I have the ETL process written using the Kettle. It performs data transfer from the operational data source (MS SQL on Windows) to the Data Warehouse (MySQL on Ubuntu).

enter image description here

I want to schedule the Kettle job(other) for daily execution for populating tables of dimensions and table of fact, to have my data actual and ready for analysis and reporting.

How can I schedule performing the Kettle jobs?

2

2 Answers

3
votes

in your kettle installation directory are several batch files, among them spoon.bat, pan.bat and kitchen.bat. Spoon is the UI you already know, pan is a command line tool to run transformations (.ktr files) from the command line and kitchen is a command line tool to run kettle jobs (.kjb files).

for a simple schedule create a batch file that calls either kitchen.bat or pan.bat (depending on whether you want to run a transformation or a job). Then use the windows task scheduler to run your batch file with whichever schedule you want.

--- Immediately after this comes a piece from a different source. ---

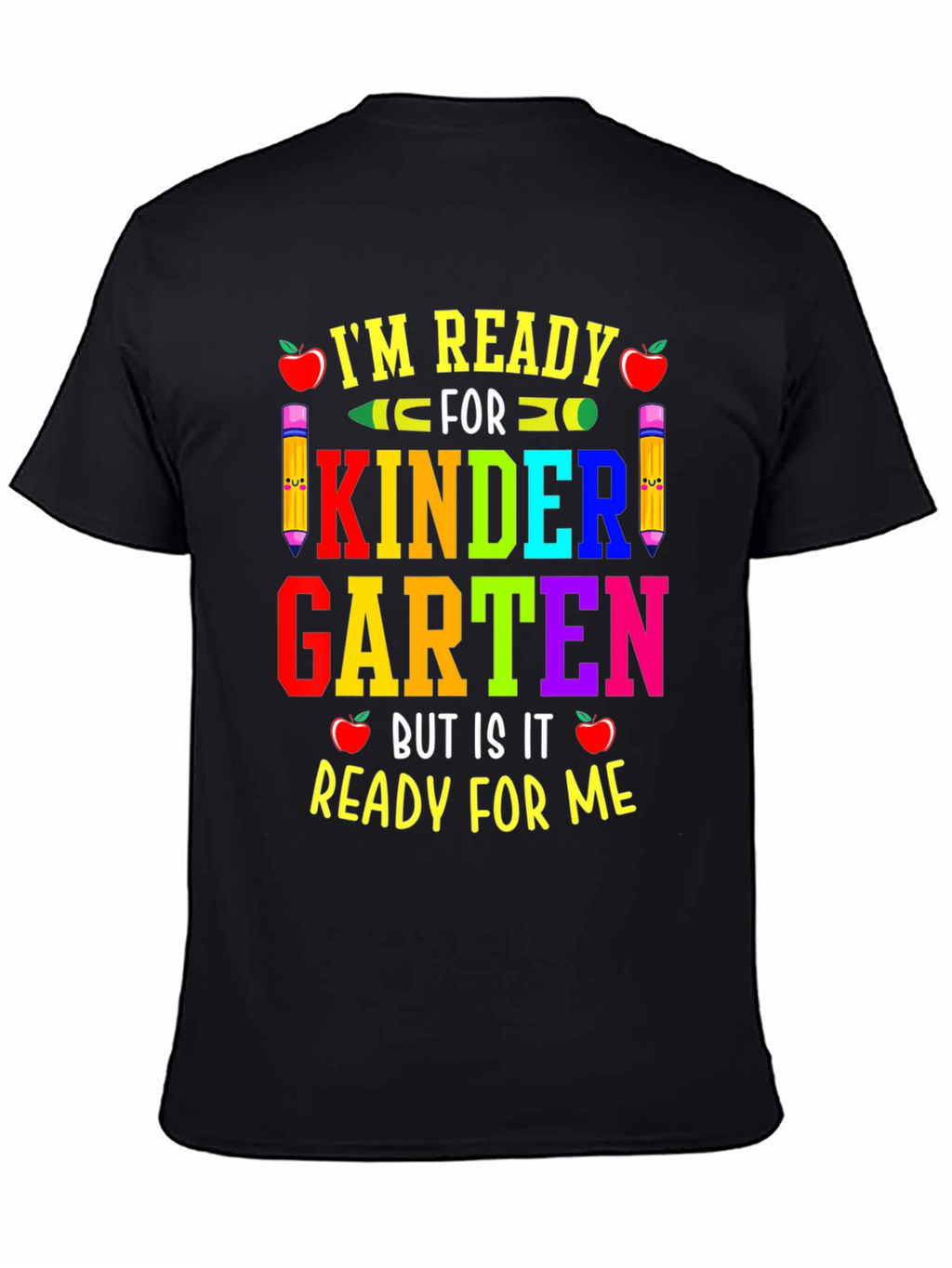 Ready for Kindergarten T-Shirt Back to School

this for instance would run a kettle job, use basic logging and append the log content to a logfile

kitchen.bat /file:"c:\etl\my_first_job.kjb" /level:Basic > c:\etl\logs\logging_for_my_first_job.log

this is of course for windows. If you run kettle on linux, you can use cron and the respective .sh files in the kettle installation directory (pan.sh or kitchen.sh).

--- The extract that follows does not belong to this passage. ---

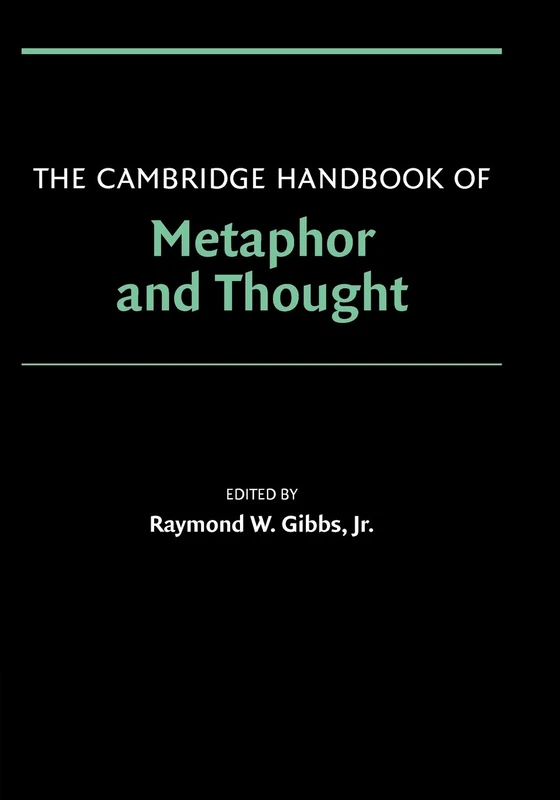 The Cambridge Handbook of Metaphor and Thought (Cambridge Handbooks in Psychology)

as kettle stores shared database connections in the user profile, make sure the user running the scheduled task has those connections in his profile, otherwise your transformations would fail.

1
votes

scheduling in pentaho is done by carte server. http://wiki.pentaho.com/display/EAI/Carte+User+Documentation

using with your start step params scheduling and the carte server you will be able to schedule this kettle job when you want.